(Provided records Opens)
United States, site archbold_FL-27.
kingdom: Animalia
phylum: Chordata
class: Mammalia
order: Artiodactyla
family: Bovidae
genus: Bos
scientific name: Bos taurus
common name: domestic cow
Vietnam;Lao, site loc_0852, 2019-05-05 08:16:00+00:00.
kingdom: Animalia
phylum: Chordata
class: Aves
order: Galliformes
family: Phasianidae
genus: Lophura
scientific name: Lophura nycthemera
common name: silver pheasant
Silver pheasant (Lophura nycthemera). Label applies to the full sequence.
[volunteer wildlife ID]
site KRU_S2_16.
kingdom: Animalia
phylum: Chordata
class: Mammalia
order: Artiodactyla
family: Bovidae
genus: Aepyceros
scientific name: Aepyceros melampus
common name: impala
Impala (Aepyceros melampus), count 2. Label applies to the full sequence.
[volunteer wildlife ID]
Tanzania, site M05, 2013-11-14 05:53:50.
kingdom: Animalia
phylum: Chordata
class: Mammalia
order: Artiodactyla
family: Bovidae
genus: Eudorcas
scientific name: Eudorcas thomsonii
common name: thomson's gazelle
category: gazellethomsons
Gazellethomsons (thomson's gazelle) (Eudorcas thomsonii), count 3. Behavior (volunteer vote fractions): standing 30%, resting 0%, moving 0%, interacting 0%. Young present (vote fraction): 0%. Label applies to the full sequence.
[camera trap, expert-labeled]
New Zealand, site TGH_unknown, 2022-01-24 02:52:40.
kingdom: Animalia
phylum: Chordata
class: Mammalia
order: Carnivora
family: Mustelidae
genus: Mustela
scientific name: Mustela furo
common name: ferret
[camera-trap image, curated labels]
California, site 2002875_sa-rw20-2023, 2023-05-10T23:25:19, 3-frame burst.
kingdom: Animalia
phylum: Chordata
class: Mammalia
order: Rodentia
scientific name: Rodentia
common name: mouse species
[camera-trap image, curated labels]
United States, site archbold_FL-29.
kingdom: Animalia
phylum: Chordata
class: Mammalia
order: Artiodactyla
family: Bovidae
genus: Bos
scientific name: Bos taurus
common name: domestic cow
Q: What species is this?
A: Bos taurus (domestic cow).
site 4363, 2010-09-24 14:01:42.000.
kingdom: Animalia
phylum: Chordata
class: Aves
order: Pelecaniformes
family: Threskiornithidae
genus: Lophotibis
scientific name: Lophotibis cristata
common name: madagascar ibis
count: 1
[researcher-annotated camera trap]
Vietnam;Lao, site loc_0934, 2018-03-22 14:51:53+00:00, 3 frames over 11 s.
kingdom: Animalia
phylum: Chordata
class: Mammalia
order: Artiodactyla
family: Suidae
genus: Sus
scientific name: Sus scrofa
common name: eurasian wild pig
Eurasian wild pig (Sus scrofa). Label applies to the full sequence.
(Provided records Closes)
Work order: Go through the records and show every line with the string "site" in it.

Exercise answer:
United States, site archbold_FL-27.
Vietnam;Lao, site loc_0852, 2019-05-05 08:16:00+00:00.
site KRU_S2_16.
Tanzania, site M05, 2013-11-14 05:53:50.
New Zealand, site TGH_unknown, 2022-01-24 02:52:40.
California, site 2002875_sa-rw20-2023, 2023-05-10T23:25:19, 3-frame burst.
United States, site archbold_FL-29.
site 4363, 2010-09-24 14:01:42.000.
Vietnam;Lao, site loc_0934, 2018-03-22 14:51:53+00:00, 3 frames over 11 s.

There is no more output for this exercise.